[Stored items]
[Start of Attachment]
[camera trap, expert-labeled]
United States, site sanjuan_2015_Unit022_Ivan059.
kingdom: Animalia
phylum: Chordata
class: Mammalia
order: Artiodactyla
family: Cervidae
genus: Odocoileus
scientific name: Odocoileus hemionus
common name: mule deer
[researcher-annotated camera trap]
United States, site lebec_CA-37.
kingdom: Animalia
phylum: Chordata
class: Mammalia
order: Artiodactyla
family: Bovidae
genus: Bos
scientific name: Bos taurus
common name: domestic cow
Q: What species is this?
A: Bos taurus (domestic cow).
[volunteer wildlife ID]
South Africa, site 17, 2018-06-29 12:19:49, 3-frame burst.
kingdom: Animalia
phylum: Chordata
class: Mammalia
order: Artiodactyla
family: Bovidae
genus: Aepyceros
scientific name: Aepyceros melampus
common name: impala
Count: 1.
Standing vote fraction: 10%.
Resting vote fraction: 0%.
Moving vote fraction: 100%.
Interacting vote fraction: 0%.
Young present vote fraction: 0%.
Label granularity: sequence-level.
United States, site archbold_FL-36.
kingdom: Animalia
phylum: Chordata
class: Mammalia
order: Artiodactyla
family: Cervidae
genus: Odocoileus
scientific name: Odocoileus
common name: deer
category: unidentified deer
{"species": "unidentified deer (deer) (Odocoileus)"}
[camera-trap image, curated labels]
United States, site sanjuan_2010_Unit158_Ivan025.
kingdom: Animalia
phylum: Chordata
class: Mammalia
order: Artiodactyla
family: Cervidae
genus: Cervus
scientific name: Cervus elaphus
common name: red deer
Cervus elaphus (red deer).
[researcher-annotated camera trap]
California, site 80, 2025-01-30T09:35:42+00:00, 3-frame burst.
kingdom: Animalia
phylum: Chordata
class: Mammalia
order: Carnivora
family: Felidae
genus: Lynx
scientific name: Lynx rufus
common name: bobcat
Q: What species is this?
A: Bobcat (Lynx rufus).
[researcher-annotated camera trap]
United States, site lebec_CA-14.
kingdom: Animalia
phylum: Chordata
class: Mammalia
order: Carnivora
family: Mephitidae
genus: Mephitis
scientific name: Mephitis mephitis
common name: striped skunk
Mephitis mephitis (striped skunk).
[End of Attachment]
- What you have to do -
Could you repeat exactly the lines above from the line with "common name: domestic cow" up to and including the line with "Moving vote fraction: 100%.", and only those?

- Solution below -
common name: domestic cow
Q: What species is this?
A: Bos taurus (domestic cow).
[volunteer wildlife ID]
South Africa, site 17, 2018-06-29 12:19:49, 3-frame burst.
kingdom: Animalia
phylum: Chordata
class: Mammalia
order: Artiodactyla
family: Bovidae
genus: Aepyceros
scientific name: Aepyceros melampus
common name: impala
Count: 1.
Standing vote fraction: 10%.
Resting vote fraction: 0%.
Moving vote fraction: 100%.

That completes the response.